- DVD cover
- Directed by: Erik Van Looy
- Written by: Mark Punt
- Produced by: Mark Punt
- Starring: Marilou Mermans Jaak Van Assche Sven De Ridder Tom Van Landuyt
- Cinematography: Willy Stassen
- Edited by: Philippe Ravoet Ludo Troch
- Music by: Jean-Marie Aerts Tom Wolf
- Release date: 1993;
- Running time: 98 minutes
- Country: Belgium
- Language: Dutch

= Ad Fundum =

1993 film directed by Erik Van Looy

Ad Fundum is a 1993 Belgian drama film directed by Erik Van Looy. It is his first feature-length film after the short films Dr. Tritsmans and Yuppies. It tells the story of some students studying at the university of Leuven who participate in some initiation rites.

==Plot==
Sammy, Dennis, and Tom are 18 years old and enrolled as students at the university in Leuven.

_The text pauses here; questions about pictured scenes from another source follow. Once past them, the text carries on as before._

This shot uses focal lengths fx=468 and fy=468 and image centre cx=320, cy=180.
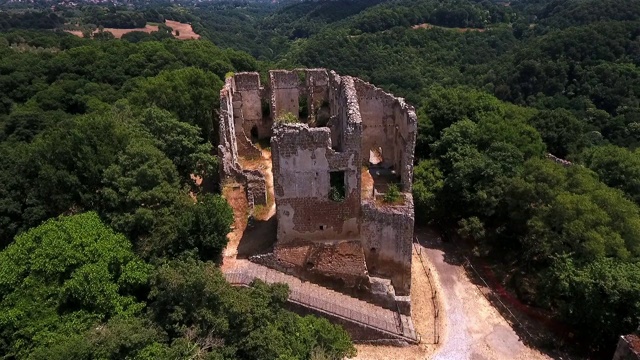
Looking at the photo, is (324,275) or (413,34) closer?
(324,275)

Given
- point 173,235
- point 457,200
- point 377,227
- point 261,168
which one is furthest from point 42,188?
point 457,200

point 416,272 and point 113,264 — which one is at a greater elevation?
point 113,264

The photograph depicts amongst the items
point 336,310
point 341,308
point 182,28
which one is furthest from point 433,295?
point 182,28

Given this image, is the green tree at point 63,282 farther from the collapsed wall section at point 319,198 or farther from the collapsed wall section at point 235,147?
the collapsed wall section at point 235,147

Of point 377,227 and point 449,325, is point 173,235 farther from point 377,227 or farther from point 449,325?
point 449,325

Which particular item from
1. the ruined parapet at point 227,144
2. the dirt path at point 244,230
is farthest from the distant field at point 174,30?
the dirt path at point 244,230

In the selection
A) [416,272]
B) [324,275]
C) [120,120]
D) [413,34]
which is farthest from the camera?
[413,34]

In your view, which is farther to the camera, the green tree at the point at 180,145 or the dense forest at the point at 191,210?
the green tree at the point at 180,145
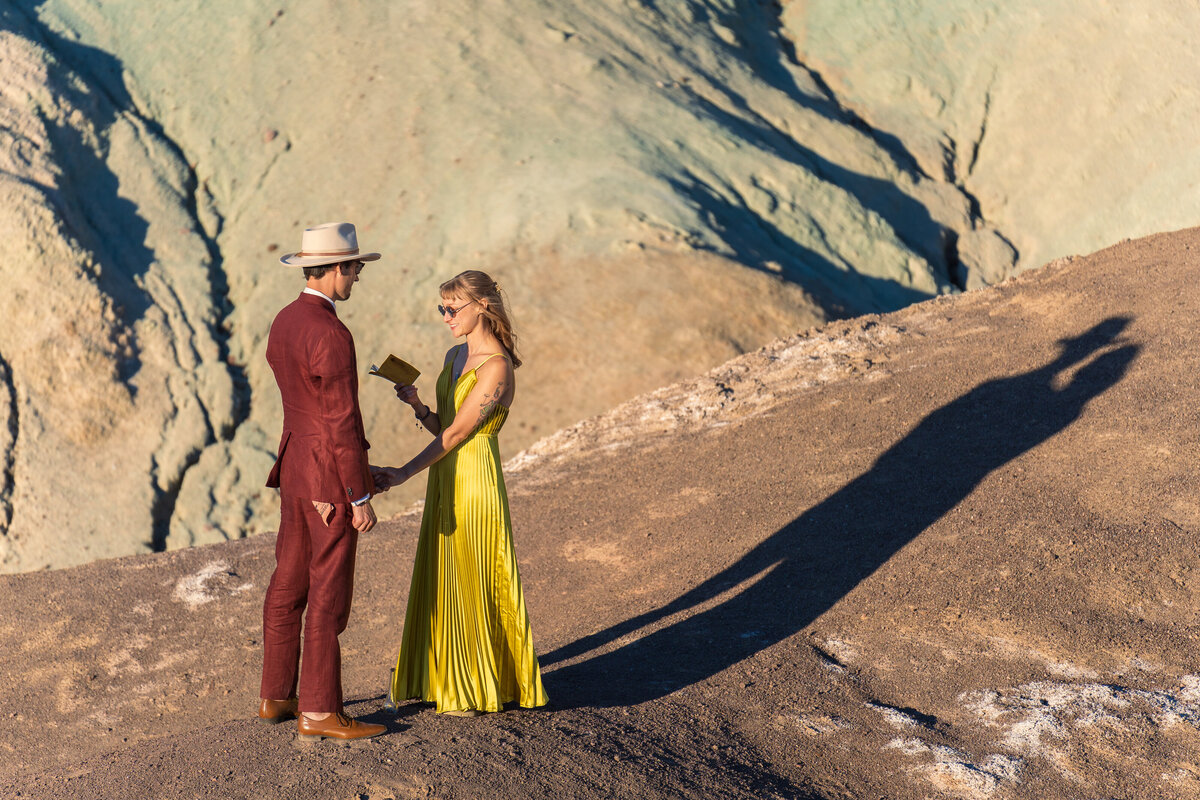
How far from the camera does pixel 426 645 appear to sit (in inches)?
163

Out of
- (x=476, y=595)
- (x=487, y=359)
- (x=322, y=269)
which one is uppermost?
(x=322, y=269)

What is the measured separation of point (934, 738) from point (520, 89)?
11.1 m

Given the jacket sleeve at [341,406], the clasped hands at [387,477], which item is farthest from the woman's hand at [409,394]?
the jacket sleeve at [341,406]

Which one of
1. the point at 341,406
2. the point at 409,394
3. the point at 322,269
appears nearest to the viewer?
the point at 341,406

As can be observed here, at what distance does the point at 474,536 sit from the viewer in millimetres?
4039

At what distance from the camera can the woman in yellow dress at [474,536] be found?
3.98 m

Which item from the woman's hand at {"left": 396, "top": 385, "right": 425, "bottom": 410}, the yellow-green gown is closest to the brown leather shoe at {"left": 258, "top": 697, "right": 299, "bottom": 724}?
the yellow-green gown

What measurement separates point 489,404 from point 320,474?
65cm

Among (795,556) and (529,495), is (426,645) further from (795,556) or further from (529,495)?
(529,495)

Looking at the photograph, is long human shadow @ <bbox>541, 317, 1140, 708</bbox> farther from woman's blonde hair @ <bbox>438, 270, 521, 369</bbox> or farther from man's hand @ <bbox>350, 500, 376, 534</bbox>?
woman's blonde hair @ <bbox>438, 270, 521, 369</bbox>

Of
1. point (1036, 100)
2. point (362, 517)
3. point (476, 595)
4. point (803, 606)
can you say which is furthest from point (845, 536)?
point (1036, 100)

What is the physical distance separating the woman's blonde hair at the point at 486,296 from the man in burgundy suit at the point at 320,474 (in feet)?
1.14

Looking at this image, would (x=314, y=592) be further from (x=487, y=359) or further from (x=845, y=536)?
(x=845, y=536)

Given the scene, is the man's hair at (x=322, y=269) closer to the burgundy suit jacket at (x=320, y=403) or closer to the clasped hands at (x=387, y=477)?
the burgundy suit jacket at (x=320, y=403)
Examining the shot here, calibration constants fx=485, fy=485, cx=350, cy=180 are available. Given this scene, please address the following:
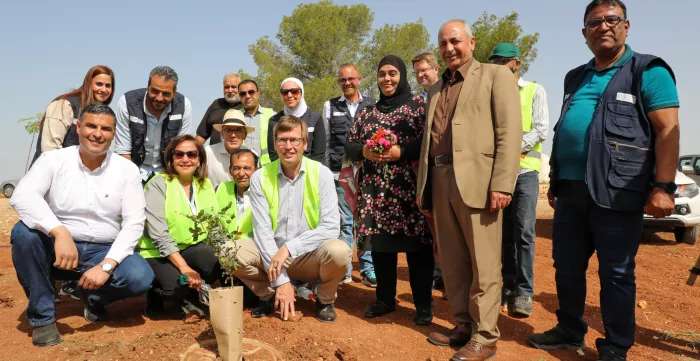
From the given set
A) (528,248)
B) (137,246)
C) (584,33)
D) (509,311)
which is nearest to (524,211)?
(528,248)

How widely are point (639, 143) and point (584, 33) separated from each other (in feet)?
2.79

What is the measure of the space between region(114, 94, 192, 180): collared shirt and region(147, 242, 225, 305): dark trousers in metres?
1.05

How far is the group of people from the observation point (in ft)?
10.1

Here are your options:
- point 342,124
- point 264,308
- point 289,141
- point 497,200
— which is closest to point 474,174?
point 497,200

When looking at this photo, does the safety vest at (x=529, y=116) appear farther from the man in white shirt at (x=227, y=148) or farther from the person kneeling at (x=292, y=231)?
the man in white shirt at (x=227, y=148)

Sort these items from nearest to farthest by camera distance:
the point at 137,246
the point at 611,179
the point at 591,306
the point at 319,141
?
the point at 611,179 → the point at 137,246 → the point at 591,306 → the point at 319,141

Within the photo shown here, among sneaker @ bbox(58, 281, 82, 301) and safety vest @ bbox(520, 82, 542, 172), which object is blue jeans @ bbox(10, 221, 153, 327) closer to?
sneaker @ bbox(58, 281, 82, 301)

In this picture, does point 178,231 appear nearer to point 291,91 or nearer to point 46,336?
point 46,336

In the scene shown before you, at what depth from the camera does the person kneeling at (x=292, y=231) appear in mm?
3863

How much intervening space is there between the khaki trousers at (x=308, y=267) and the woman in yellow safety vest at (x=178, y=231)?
0.33 m

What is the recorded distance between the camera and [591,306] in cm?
470

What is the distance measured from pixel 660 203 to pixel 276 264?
2603 millimetres

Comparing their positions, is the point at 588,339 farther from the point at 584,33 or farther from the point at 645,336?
the point at 584,33

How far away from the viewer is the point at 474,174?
3168 millimetres
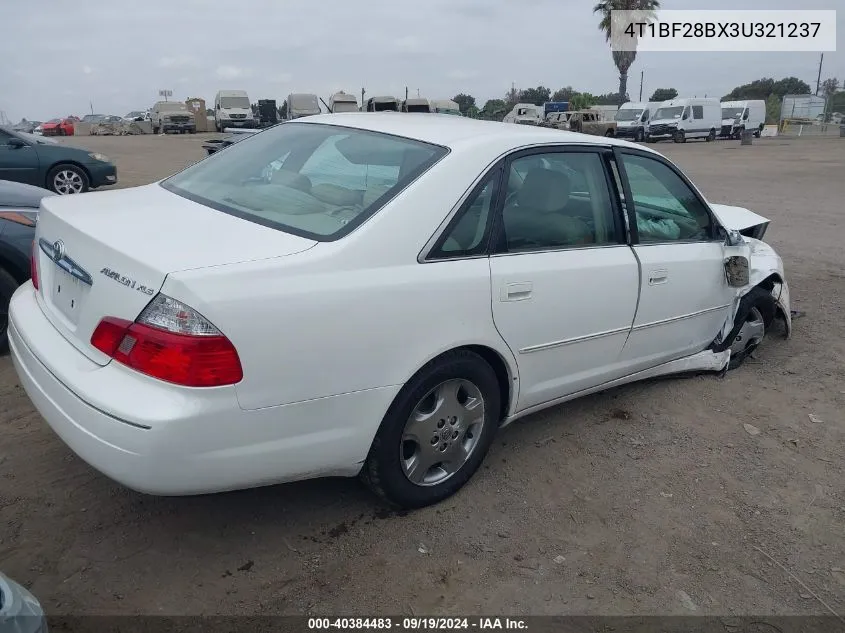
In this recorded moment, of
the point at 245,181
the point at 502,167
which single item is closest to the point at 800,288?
the point at 502,167

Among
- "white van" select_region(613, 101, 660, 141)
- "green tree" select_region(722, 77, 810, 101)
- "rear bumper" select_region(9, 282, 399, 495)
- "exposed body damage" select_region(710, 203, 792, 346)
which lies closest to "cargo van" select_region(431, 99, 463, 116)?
"white van" select_region(613, 101, 660, 141)

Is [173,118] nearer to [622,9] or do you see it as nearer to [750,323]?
[622,9]

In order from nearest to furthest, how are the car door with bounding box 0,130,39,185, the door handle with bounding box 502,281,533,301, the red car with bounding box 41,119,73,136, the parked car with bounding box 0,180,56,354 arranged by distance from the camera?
the door handle with bounding box 502,281,533,301 < the parked car with bounding box 0,180,56,354 < the car door with bounding box 0,130,39,185 < the red car with bounding box 41,119,73,136

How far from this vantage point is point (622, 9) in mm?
48031

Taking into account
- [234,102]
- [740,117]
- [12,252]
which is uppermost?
[234,102]

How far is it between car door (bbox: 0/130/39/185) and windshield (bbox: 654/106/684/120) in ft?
103

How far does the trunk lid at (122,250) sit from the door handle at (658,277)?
1897 millimetres

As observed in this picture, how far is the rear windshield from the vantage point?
268 centimetres

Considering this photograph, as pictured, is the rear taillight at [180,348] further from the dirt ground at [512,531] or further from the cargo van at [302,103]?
the cargo van at [302,103]

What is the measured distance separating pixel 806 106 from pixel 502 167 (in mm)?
55357

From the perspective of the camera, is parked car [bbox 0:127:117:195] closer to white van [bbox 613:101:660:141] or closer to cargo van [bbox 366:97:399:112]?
cargo van [bbox 366:97:399:112]

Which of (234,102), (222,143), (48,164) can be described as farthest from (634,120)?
(48,164)

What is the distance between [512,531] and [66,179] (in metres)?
10.6

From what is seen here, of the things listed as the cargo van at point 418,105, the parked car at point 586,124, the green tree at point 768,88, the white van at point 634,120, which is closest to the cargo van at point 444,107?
the cargo van at point 418,105
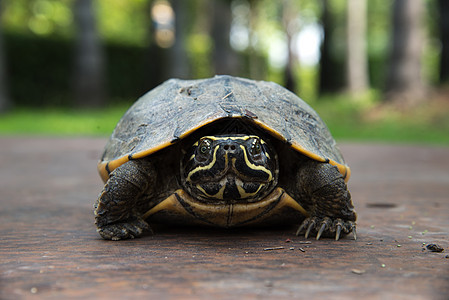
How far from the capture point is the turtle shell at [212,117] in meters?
2.74

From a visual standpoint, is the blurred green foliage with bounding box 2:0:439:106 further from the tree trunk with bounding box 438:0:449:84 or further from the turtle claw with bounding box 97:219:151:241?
the turtle claw with bounding box 97:219:151:241

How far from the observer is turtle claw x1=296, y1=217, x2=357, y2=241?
9.11 ft

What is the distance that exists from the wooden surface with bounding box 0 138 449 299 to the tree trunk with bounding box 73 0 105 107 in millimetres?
10958

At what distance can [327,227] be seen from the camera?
2.80m

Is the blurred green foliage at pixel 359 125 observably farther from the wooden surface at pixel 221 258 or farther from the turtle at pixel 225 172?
the turtle at pixel 225 172

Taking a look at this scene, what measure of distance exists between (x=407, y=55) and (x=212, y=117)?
11018mm

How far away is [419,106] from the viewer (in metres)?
11.8

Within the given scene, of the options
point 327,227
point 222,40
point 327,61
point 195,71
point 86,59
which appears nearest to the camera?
point 327,227

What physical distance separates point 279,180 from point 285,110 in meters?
0.47

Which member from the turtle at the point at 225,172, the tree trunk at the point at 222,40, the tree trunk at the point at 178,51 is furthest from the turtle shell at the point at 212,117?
the tree trunk at the point at 222,40

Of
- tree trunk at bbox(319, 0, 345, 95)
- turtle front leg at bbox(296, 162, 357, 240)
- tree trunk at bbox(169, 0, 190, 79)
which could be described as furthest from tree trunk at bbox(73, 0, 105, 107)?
turtle front leg at bbox(296, 162, 357, 240)

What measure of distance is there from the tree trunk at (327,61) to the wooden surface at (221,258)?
17.5 m

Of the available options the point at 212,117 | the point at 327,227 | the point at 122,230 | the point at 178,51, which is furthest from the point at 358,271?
the point at 178,51

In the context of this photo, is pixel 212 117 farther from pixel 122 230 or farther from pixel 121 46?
pixel 121 46
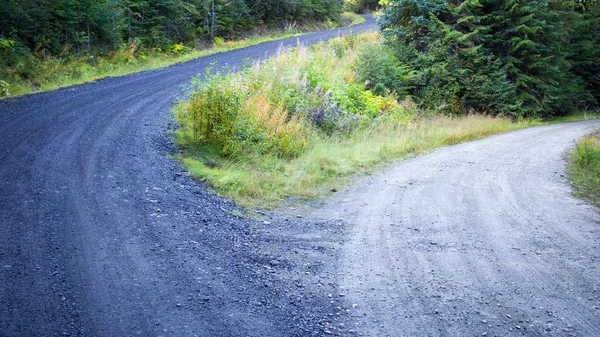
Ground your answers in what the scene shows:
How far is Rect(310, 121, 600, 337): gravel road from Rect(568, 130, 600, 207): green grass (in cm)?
26

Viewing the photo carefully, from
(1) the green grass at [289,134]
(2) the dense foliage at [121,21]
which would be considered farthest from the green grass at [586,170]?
(2) the dense foliage at [121,21]

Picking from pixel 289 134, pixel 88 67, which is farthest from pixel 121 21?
pixel 289 134

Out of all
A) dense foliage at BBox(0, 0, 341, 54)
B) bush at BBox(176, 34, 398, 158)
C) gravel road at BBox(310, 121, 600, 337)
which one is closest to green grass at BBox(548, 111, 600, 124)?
bush at BBox(176, 34, 398, 158)

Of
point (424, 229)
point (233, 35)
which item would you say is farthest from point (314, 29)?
point (424, 229)

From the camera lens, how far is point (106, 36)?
1877 centimetres

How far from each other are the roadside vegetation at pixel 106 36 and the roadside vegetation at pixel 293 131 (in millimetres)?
6471

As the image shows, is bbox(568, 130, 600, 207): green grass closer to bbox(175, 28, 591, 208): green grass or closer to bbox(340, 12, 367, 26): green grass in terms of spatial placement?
bbox(175, 28, 591, 208): green grass

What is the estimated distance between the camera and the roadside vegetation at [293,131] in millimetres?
8336

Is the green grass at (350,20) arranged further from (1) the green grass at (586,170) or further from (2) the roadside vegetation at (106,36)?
(1) the green grass at (586,170)

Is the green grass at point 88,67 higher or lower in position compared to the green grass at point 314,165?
higher

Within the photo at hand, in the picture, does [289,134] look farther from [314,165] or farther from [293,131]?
[314,165]

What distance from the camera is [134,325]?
3.78 metres

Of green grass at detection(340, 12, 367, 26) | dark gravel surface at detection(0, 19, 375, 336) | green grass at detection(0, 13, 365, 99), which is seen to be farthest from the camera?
green grass at detection(340, 12, 367, 26)

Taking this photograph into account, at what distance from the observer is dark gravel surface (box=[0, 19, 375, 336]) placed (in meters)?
Result: 3.92
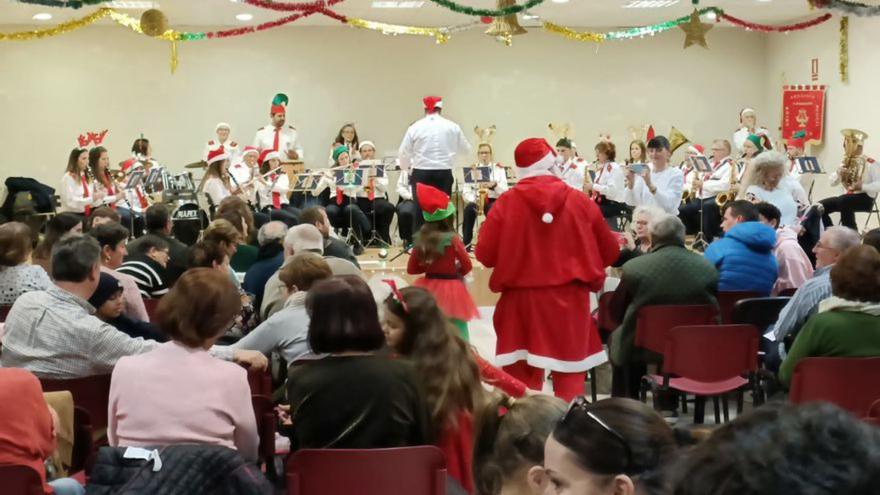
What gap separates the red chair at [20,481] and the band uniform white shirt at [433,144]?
8.41 meters

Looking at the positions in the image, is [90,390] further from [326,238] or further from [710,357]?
[326,238]

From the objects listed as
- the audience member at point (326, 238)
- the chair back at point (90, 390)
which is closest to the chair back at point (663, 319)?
the audience member at point (326, 238)

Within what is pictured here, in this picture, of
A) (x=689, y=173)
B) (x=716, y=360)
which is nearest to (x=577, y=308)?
(x=716, y=360)

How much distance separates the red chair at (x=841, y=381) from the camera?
402 centimetres

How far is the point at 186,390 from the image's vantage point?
293 cm

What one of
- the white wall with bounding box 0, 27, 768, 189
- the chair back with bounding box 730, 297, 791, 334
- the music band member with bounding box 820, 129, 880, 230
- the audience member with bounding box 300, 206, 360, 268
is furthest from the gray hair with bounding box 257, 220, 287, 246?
the white wall with bounding box 0, 27, 768, 189

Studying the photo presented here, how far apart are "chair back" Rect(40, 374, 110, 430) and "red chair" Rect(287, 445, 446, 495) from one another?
1088 millimetres

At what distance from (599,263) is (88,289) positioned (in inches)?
95.6

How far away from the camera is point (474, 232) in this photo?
13.6 metres

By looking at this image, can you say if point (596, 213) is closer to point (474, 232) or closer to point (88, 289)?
point (88, 289)

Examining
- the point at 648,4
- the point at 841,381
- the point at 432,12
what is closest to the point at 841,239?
the point at 841,381

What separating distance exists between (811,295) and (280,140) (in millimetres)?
10211

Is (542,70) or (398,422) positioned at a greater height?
(542,70)

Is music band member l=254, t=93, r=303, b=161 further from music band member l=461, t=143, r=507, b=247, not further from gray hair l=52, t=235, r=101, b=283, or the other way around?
gray hair l=52, t=235, r=101, b=283
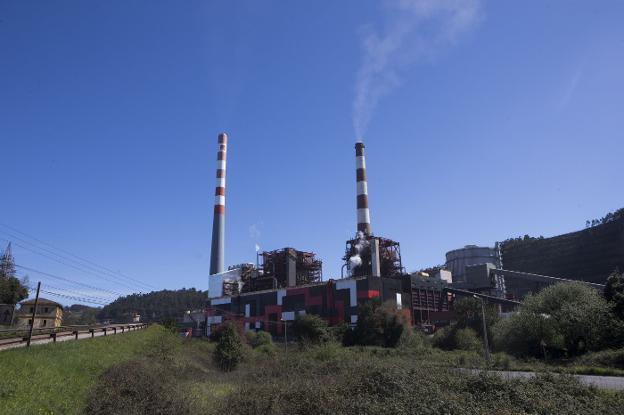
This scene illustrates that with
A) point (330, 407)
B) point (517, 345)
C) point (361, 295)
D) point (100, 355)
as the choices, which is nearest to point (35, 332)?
point (100, 355)

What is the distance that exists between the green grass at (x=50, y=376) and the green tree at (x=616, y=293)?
106 feet

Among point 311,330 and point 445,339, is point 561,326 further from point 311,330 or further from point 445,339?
point 311,330

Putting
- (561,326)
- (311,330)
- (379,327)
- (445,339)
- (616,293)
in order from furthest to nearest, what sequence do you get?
(311,330)
(379,327)
(445,339)
(561,326)
(616,293)

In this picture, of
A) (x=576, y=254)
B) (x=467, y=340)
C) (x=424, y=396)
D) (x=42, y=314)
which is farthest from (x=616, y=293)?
(x=42, y=314)

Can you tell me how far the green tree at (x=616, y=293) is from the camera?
3140cm

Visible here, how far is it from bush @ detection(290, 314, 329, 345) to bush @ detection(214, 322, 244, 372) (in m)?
16.0

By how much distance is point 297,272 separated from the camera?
8088 cm

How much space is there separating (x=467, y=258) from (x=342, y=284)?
1471 inches

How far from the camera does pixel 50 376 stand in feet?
52.9

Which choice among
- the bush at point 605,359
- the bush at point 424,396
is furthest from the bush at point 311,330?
the bush at point 424,396

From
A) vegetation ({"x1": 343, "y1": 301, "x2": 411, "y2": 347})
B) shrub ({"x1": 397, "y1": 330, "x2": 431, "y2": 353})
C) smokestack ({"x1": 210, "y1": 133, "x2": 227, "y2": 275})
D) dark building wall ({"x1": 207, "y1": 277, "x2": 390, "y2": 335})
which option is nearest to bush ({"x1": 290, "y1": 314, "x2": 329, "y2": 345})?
vegetation ({"x1": 343, "y1": 301, "x2": 411, "y2": 347})

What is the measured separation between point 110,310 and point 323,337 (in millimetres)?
148500

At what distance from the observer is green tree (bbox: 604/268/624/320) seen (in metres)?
31.4

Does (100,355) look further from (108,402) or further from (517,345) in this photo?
(517,345)
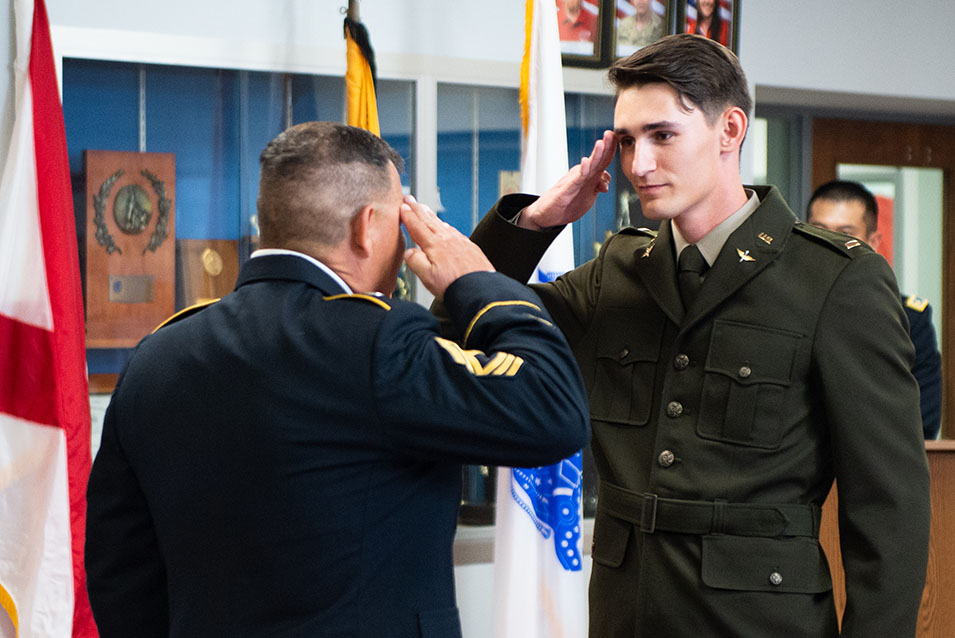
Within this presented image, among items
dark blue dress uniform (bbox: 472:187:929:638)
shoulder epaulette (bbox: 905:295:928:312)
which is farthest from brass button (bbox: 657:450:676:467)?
shoulder epaulette (bbox: 905:295:928:312)

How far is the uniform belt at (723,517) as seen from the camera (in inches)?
56.2

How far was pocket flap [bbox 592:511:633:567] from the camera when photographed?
1.55 meters

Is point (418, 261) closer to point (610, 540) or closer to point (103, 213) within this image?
point (610, 540)

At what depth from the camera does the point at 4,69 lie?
2637 millimetres

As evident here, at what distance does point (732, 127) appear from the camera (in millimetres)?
1555

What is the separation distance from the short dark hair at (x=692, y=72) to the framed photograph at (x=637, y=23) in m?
1.88

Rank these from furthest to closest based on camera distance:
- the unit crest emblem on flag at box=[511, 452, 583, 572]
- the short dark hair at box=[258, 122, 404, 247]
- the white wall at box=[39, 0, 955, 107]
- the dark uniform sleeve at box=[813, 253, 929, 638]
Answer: the white wall at box=[39, 0, 955, 107], the unit crest emblem on flag at box=[511, 452, 583, 572], the dark uniform sleeve at box=[813, 253, 929, 638], the short dark hair at box=[258, 122, 404, 247]

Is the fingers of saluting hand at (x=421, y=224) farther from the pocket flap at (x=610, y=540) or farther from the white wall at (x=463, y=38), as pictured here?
the white wall at (x=463, y=38)

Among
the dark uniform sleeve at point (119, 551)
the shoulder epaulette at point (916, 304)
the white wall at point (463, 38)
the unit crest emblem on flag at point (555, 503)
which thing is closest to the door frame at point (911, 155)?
the white wall at point (463, 38)

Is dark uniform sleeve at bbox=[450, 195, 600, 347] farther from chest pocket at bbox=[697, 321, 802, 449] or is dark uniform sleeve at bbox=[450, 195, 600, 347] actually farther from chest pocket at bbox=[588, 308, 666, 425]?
chest pocket at bbox=[697, 321, 802, 449]

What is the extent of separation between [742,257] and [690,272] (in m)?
0.09

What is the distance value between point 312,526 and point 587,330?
0.73m

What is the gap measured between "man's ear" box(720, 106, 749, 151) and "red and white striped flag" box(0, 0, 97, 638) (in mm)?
1703

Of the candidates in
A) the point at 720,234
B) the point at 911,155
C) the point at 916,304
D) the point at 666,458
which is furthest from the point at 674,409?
the point at 911,155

They rent some rooms in a fraternity house. As first-year students they decide to join a student association and have a hazing. They become freshman and "sell" themselves to do some tasks. The shy Sammy is giving the task to bring a jar of his own semen to the initiation ceremony. As he rejects, he is set on a "flying carpet". Whilst Sammy is in the air, chairman Guy Bogaerts orders the students to withdraw the carpet. Sammy falls on the ground, breaks his vertebra and dies immediately.

The police starts an investigation: the students will not talk and the students' union claims Sammy died due to alcohol abuse. The university and the police agree to handle the situation with the necessary discretion. The dean do not want to listen to Tom his accusations and follows the conclusion of the police.

Dennis and Tom start their own investigation. They find a man who was fraternized some years earlier also under command of Guy Bogaerts. He was also set on the flying carpet which was suddenly removed. He broke his leg and walks with a limp since then. The case "Sammy" is set to court, but the judge opines there is not enough proof so Guy is set free.

Dennis and Tom want revenge and challenge Guy to steal the town's flag. Guy climbs the town hall and takes the flag. However, an unknown person opens the window. Guy falls down, hits the ground and is taken away by an ambulance but his fate is unknown. The police starts interrogating witnesses but they all remain silent.

== Title ==
"Ad Fundum" (Latin for "to the bottom") is a term used among students for drinking an entire glass of beer at one time.

== Dead Guy ==
Most viewers conclude Guy died due to his fall but this is not true unless it is a non-confirmed directorial error. According Belgian law there are a few exceptions in which a dead body can be transported by an ambulance. All of these require the body is fully covered by a sheet as soon as it is being taken away from the spot the person died or has been found. Sammy's body is covered, but not the body of Guy. This proofs Guy is not dead at the moment he is taken in the ambulance. In next shot the police interrogates witnesses followed by the end credits so the fate of Guy remains unknown.